Before each FDB release, the simulation runs for thousands of machine-years worth of simulated time. A team member once stated: “We’ve found more bugs through simulation than through all other methods combined.”

This testing discipline is why FDB can make strong correctness guarantees. It’s also why the FDB team is one of few database teams in the world that will confidently claim their ACID implementation is correct under arbitrary failure injection.

What This Means for You

When you use FDB as your storage substrate, you inherit these correctness guarantees. The five layers in this repository can fail in arbitrary ways — the processes can crash, the network can partition — and FDB will maintain consistency. The only failure that can cause data loss is the simultaneous loss of f+1 machines during a transaction commit window (where f is the configured fault tolerance level, typically 1 for a 3-machine cluster or 2 for a 5-machine cluster).


Interview Questions

Q: What is strict serializability and how does it differ from serializability?

Serializability means transactions appear to execute in some sequential order. Strict serializability (also called linearizability + serializability) additionally requires that the sequential order respects real-time ordering: if transaction T1 commits before transaction T2 begins, T1 must appear before T2 in the serial order. This matters for distributed systems where different clients observe commits at different times. FDB provides strict serializability. Most databases (PostgreSQL serializable, MySQL serializable) provide only serializability.

Q: How does FDB avoid deadlocks?

FDB doesn’t use locks. Instead, it uses optimistic concurrency control: reads are conflict-tracked, writes are buffered, and conflict detection happens at commit time. If a conflict is detected, the transaction retries with a new read version — it never “waits” for another transaction to release a lock. Since there’s no waiting, there can’t be a cycle of transactions waiting on each other.

Q: What happens to a running FDB transaction if the Proxy crashes?

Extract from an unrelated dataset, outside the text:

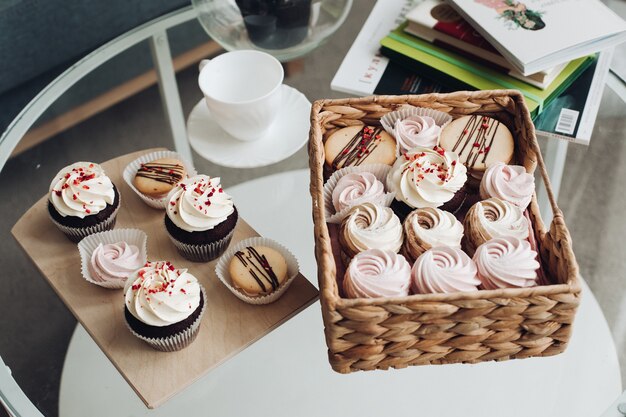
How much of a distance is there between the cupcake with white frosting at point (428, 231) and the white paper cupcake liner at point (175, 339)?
0.97 feet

The client’s Transact loop handles this. The proxy failure will manifest as a network error on the commit request. The FDB client library translates this to a retriable error, and Transact calls the function again with a new transaction and a new proxy (the client discovers the new proxy from the Coordinator). The retry is transparent to application code.

Q: Why does FDB limit transaction size to 10 MB?

FDB’s conflict resolution requires the Resolver to hold recent write history in memory. Large transactions would require holding large amounts of data in the Resolver’s conflict window. Additionally, the Transaction Log must write the entire transaction atomically before acknowledging. Large transactions create tail latency. The 10 MB limit keeps both of these bounded. For bulk loading, the correct approach is to batch writes in 1–5 MB transactions.

Q: What is a “read version” in FDB?

A read version is a 64-bit integer that represents a point in time in FDB’s commit history. Every committed transaction increments the global version counter. A transaction reading at version V sees all commits with version ≤ V and no commits with version > V. Read versions are assigned by GRV Proxies and represent a consistent snapshot of the entire cluster at that version.

Q: Can two FDB transactions that don’t share any keys conflict?

No. Conflict detection in FDB is purely key-based. Two transactions with disjoint key sets can never conflict, regardless of how close together they commit. This is why carefully designed key spaces (using subspaces to isolate different logical entities) dramatically reduce conflict rates in high-throughput applications.